** Opening Document excerpt block **

Concurrent cache using WeakReference's throws an NPE - java

I need a concurrent cache of objects where each instance wraps a unique id (and maybe some extra information, which is omitted for simplicity in the code fragment below) and no more objects can be created than the number of corresponding ids,
and
I also need the objects to be GC'ed as soon as no other object references them (i. e. keep the memory foorprint as low as possible), so I want to use WeakReference's, not SoftReference's.
In the below example of a factory method, T is not a generic type -- instead, it can be thought of as some arbitrary class with an id field of type String, where all ids are unique. Each value (of type Reference<T>) is mapped to the corresponding id:
static final ConcurrentMap<String, WeakReference<T>> INSTANCES = new ConcurrentHashMap<>();
#NotNull
public static T from(#NotNull final String id) {
final AtomicReference<T> instanceRef = new AtomicReference<>();
final T newInstance = new T(id);
INSTANCES.putIfAbsent(id, new WeakReference<>(newInstance));
/*
* At this point, the mapping is guaranteed to exist.

** Closing Document excerpt block **
** Opening Data section block **

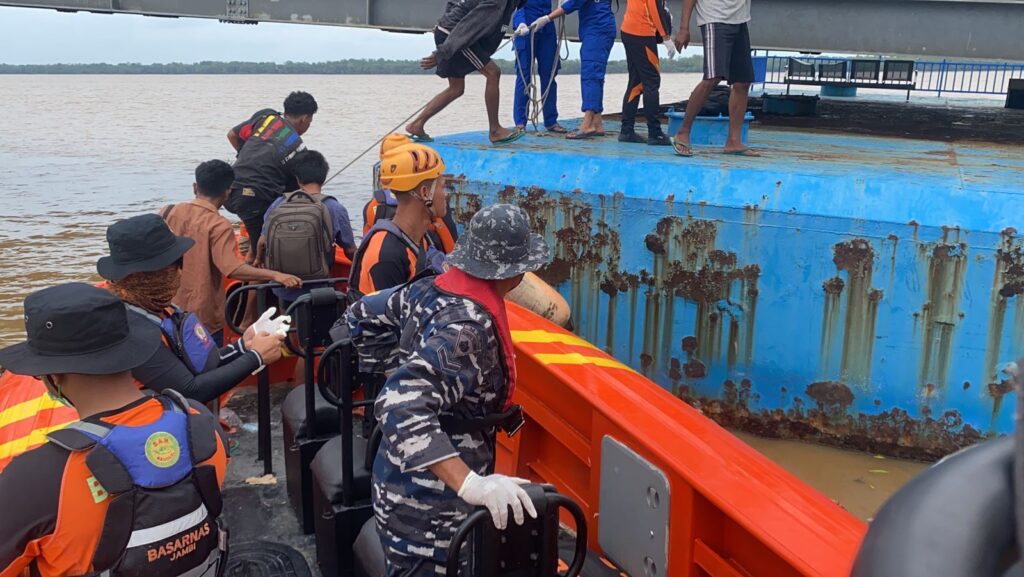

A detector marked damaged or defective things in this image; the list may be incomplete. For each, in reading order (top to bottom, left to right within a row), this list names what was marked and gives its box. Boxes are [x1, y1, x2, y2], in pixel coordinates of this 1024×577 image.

rusty metal hull [436, 122, 1024, 460]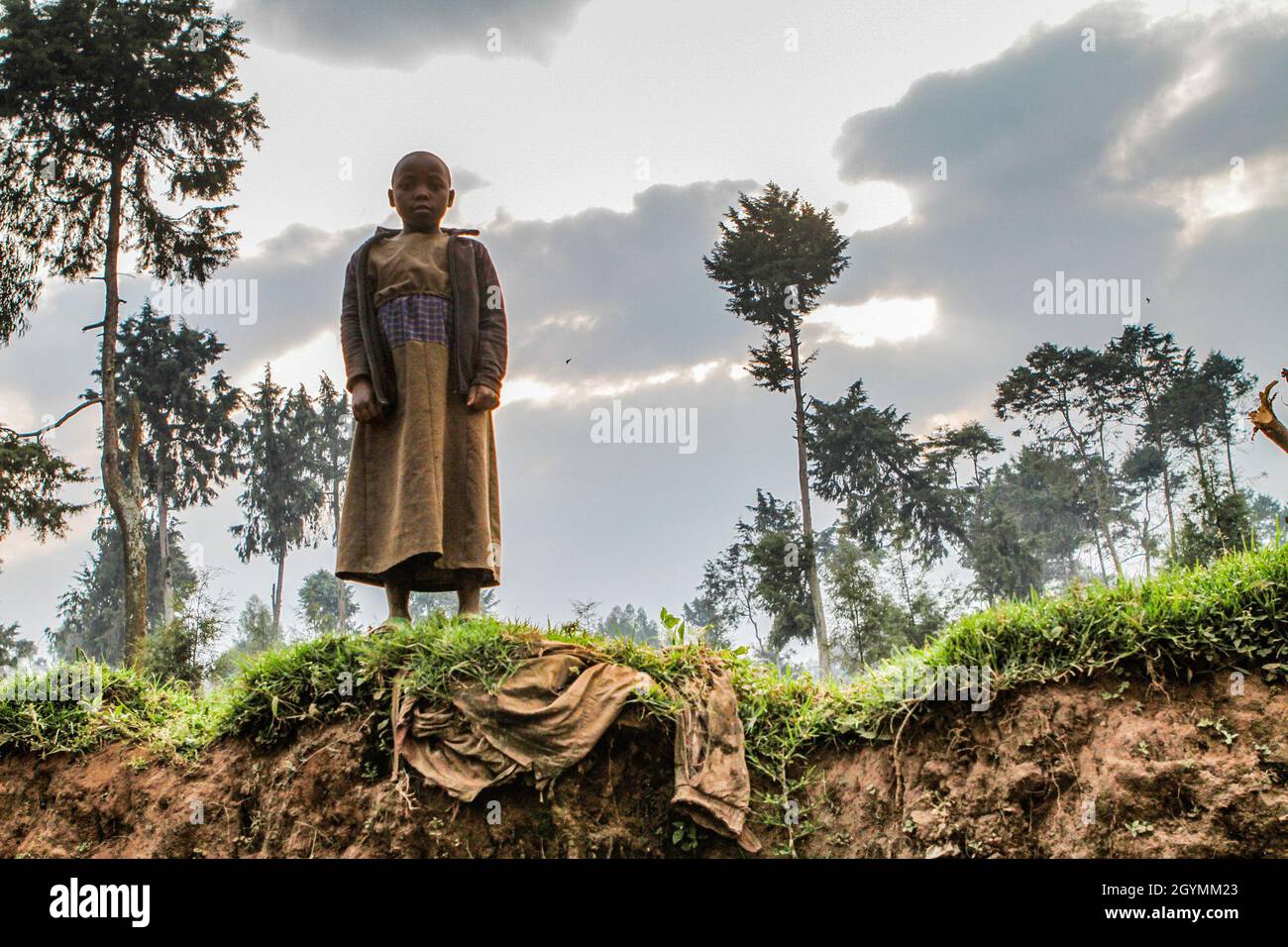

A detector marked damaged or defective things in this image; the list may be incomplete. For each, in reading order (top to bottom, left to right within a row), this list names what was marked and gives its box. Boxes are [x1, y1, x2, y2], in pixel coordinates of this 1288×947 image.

tattered cloth on ground [386, 641, 757, 855]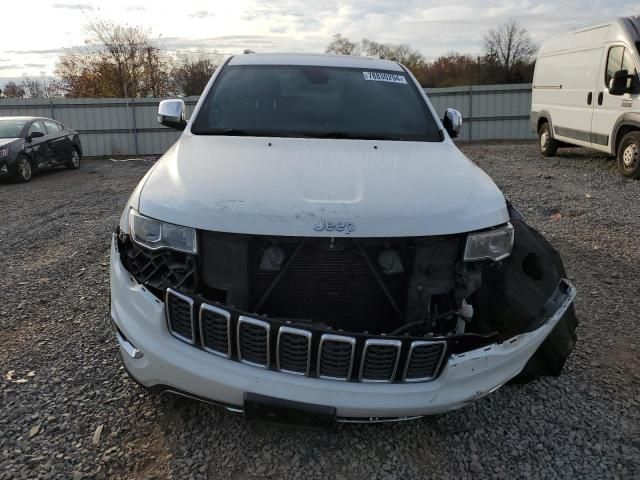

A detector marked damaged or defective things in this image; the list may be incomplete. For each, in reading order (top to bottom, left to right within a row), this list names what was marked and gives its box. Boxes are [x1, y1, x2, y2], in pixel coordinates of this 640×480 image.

dented hood [139, 135, 510, 236]
broken headlight housing [128, 209, 196, 255]
broken headlight housing [462, 222, 512, 260]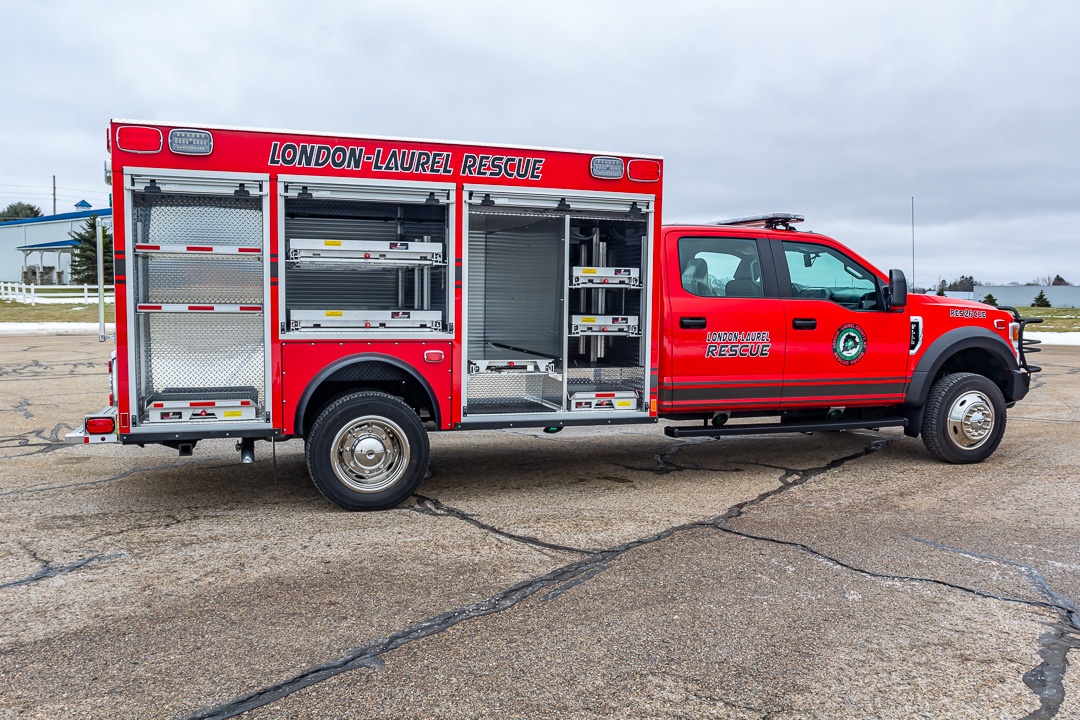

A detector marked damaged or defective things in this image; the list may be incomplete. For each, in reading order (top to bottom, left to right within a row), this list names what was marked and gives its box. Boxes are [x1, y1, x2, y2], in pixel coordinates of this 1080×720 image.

** Closing Data section block **

■ **Exercises to complete**:
A - In the code of the Java concurrent cache question, list each type name ending in "Map" or "Reference", giving each name once.
B - According to the concurrent cache question, what should happen to the objects once no other object references them?
C - Resume the Java concurrent cache question from the point where it stops.
The records are separate material and have nothing to do with the text.

■ **Task results**:
A - ConcurrentMap, WeakReference, ConcurrentHashMap, AtomicReference

B - They should be garbage-collected as soon as possible, keeping the memory footprint as low as possible.

C -
*/
INSTANCES.computeIfPresent(id, (k, ref) -> {
final T oldInstance = ref.get();
if (oldInstance == null) {
/*
* The object referenced by ref has been GC'ed.
*/
instanceRef.set(newInstance);
return new WeakReference<>(newInstance);
}
instanceRef.set(oldInstance);
return ref;
});
return instanceRef.get();
}
The subject of WeakReference's needing to be GC'ed once they're cleared (i. e. the referrant object GC'ed) is out of scope of this question -- in the production code, this is implemented using reference queues.
AtomicReference is used solely for the purpose of returning a value from outside the lambda (which is executed in the same thread as the factory method itself).
Now, the question.
After a couple of weeks of the code running successfully, I've received an NPE which originates from the extra null checks IntelliJ IDEA added thanks to #NotNull annotations:
java.lang.IllegalStateException: #NotNull method com/example/T.from must not return null
In practice, this means that instanceRef value wasn't set in either of the branches, or the whole computeIfPresent(...) method wasn't called.
The only possiblity for a race condition I see is the map entry being removed (from a separate thread processing reference queues to GC'ed instances) somewhere between putIfAbsent(...) and computeIfPresent(...) calls.
Is there any extra room for a race condition I am missing?

You must remember that not only can other threads be happening but also GC. Consider this fragment:
instanceRef.set(oldInstance);
return ref;
});
// Here!!!!!
return instanceRef.get();
What do you think would be the effect if a GC kicked in at the Here point?
I suspect your fault is in the #NotNull because this method can return null.
Added - Logic
If the final instanceRef.get() is returning null (as is implied) then the following statements can be made.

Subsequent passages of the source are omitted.